Re-readability is the gut check. Run a Caveman response past a teammate who didn't write the prompt: if they can act on it, great. If they have to ask "wait, what does this mean?", you're trading clarity for cost — and clarity usually wins long-term.

Try it yourself

bash
claude plugin marketplace add JuliusBrussee/caveman
claude plugin install caveman@caveman

Confirm the plugin is active by checking the flag file the SessionStart hook writes:

bash
cat ~/.claude/.caveman-active
# expected: full   (or whatever mode is active)

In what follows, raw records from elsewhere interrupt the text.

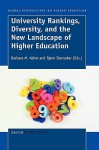 University Rankings, Diversity, And The New Landscape Of Higher Education (Global Perspectives On Higher Education) - Barbara M. Kehm, Bjørn Stensaker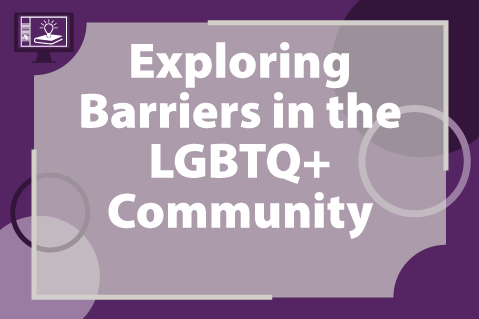 Exploring Barriers in the LGBTQ+ Community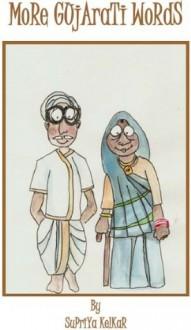 More Gujarati Words - Supriya Kelkar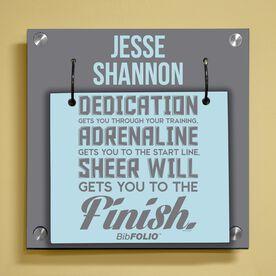 Personalized Dedication, Adrenaline, Sheer Will Wall BibFOLIO® Display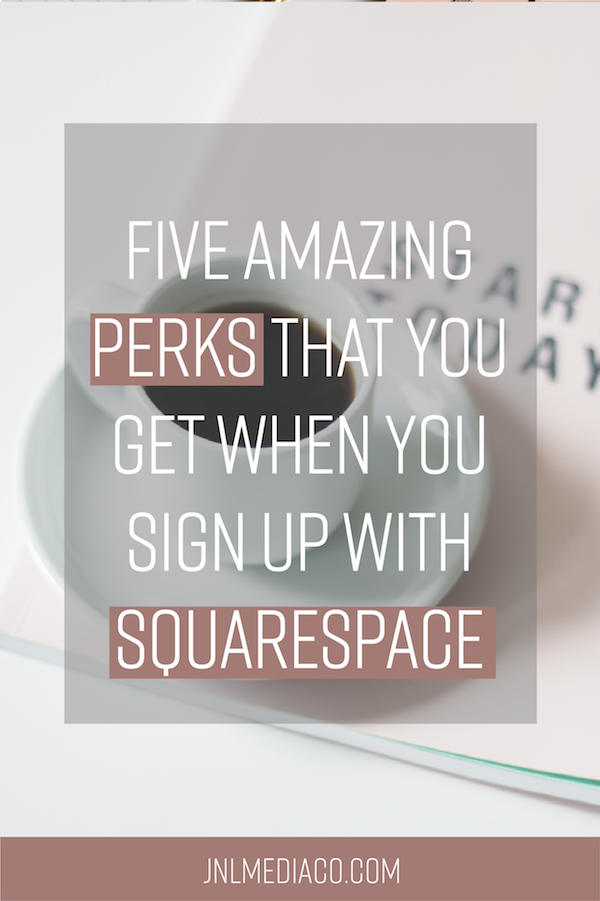 Whether you are launching your very first site or switching over, here are five amazing perks that you get when you sign up with Squarespace: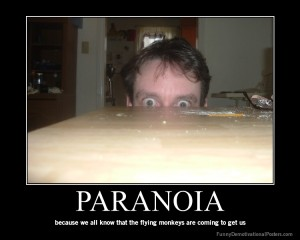 'PARANOIA ... because we all know that the flying monkeys are coming to get us' / Funny Demotivational Posters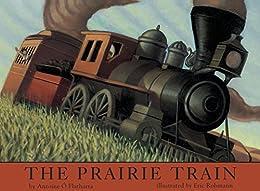 The Prairie Train by [Antoine O Flatharta, Eric Rohmann]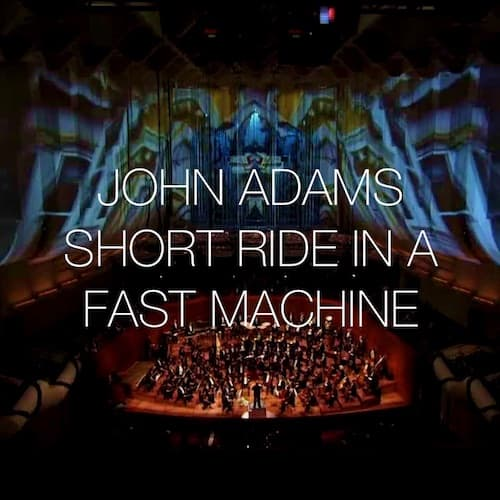 John Adams Short Ride In A Fast Machine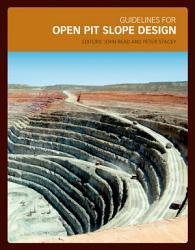 Guidelines for Open Pit Slope Design PDF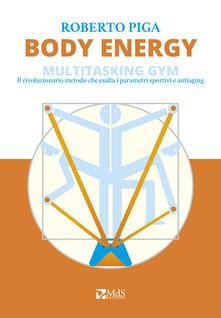 Grandtoureventi.it Body energy. Multitasking gym. Il rivoluzionario metodo che esalta i parametri sportivi e antiaging Image
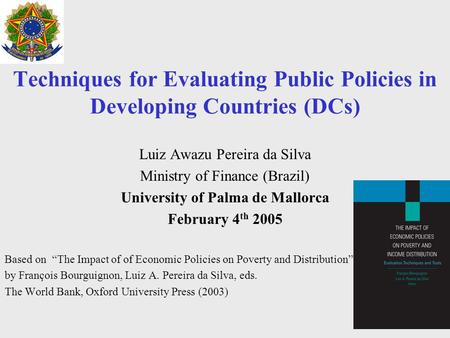 1 Techniques for Evaluating Public Policies in Developing Countries (DCs) Luiz Awazu Pereira da Silva Ministry of Finance (Brazil) University of Palma.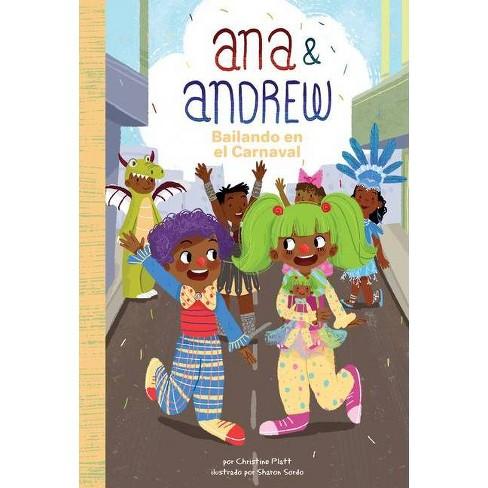 Bailando En El Carnaval (Dancing at Carnival) - (Ana & Andrew (Spanish Version)) by  Christine Platt - image 1 of 1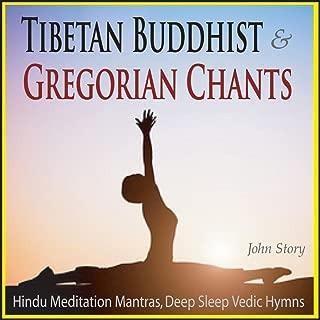 Tibetan Buddhist & Gregorian Chants: Hindu Meditation Mantras, Deep Sleep Vedic Hymns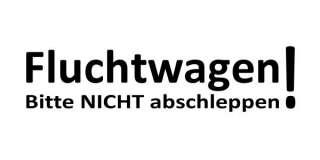 Fluchtwagen FUN Kult Aufkleber Auto Tuning Styling Sticker Szene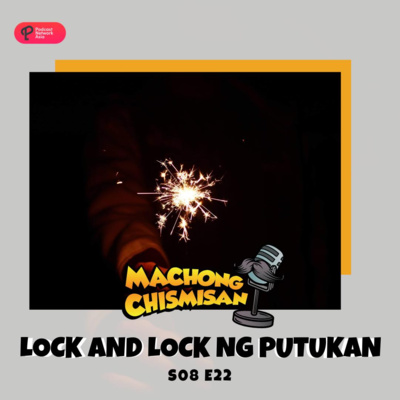 Machong Chismisan - S08E22 -Lock and lock Ng Putukan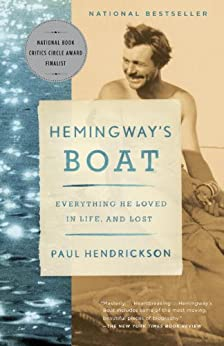 Hemingway's Boat: Everything He Loved in Life, and Lost, 1934-1961 by [Paul Hendrickson]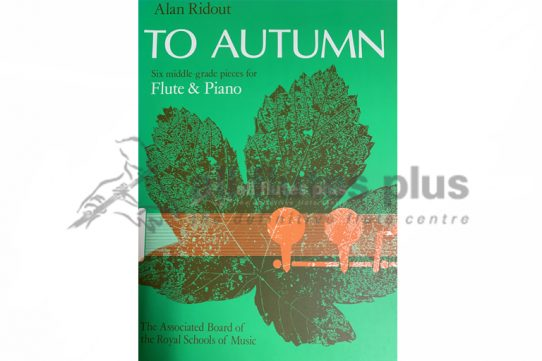 To Autumn by Alan Ridout-Six Middle Grade Pieces-Flute and Piano-ABRSM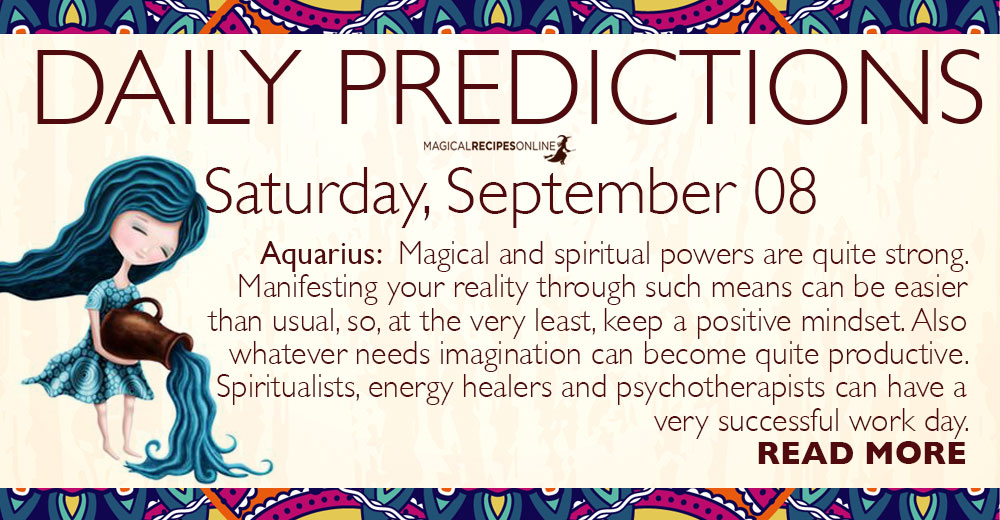 Daily Predictions for Saturday, 08 September 2018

If you already have a custom statusline, Caveman won't overwrite it — wrap your existing script and prepend the badge yourself:

~/.claude/statusline.sh
#!/usr/bin/env bash
# Read the active caveman mode (if any) and prepend a colored badge
# to whatever your existing statusline command emits.
mode_file="$HOME/.claude/.caveman-active"
badge=""
if [ -f "$mode_file" ]; then
  mode=$(tr '[:lower:]' '[:upper:]' < "$mode_file" | tr -d '[:space:]')
  if [ -n "$mode" ]; then
    badge=$'\033[38;5;208m['"CAVEMAN${mode:+:$mode}"$']\033[0m '
  fi
fi
printf "%s%s" "$badge" "$(npx ccusage statusline 2>/dev/null)"
~/.claude/settings.json
"statusLine": {
  "type": "command",
  "command": "bash ~/.claude/statusline.sh"
}

Switch intensity with /caveman ultra (or lite) and the badge updates accordingly. If the .caveman-active file isn't there after a fresh session, run /caveman once manually to force-write it.

Caveats

  • The 30–37% savings are a floor, not a ceiling. Our bench ran with effortLevel: high, which generates lots of extended-thinking tokens that Caveman doesn't compress. At medium or default effort — where most users live — prose makes up a larger share of total output, so deltas should be larger than what we measured here.
  • Style hooks aren't a tokens-mastery substitute. Caveman touches output only. Your CLAUDE.md diet, file-read hygiene, and model routing (covered in Token Mastery) are still the bigger lever.
  • Plugin freshness matters. Community projects come and go. Verify the GitHub repo is still maintained before adopting on a team.
  • One-data-point caveat. This bench is one user, one model, three prompts. Your workload — especially if it skews toward generation, search, or long tool-call chains — may differ. The methodology section is here so you can re-run it on your own setup.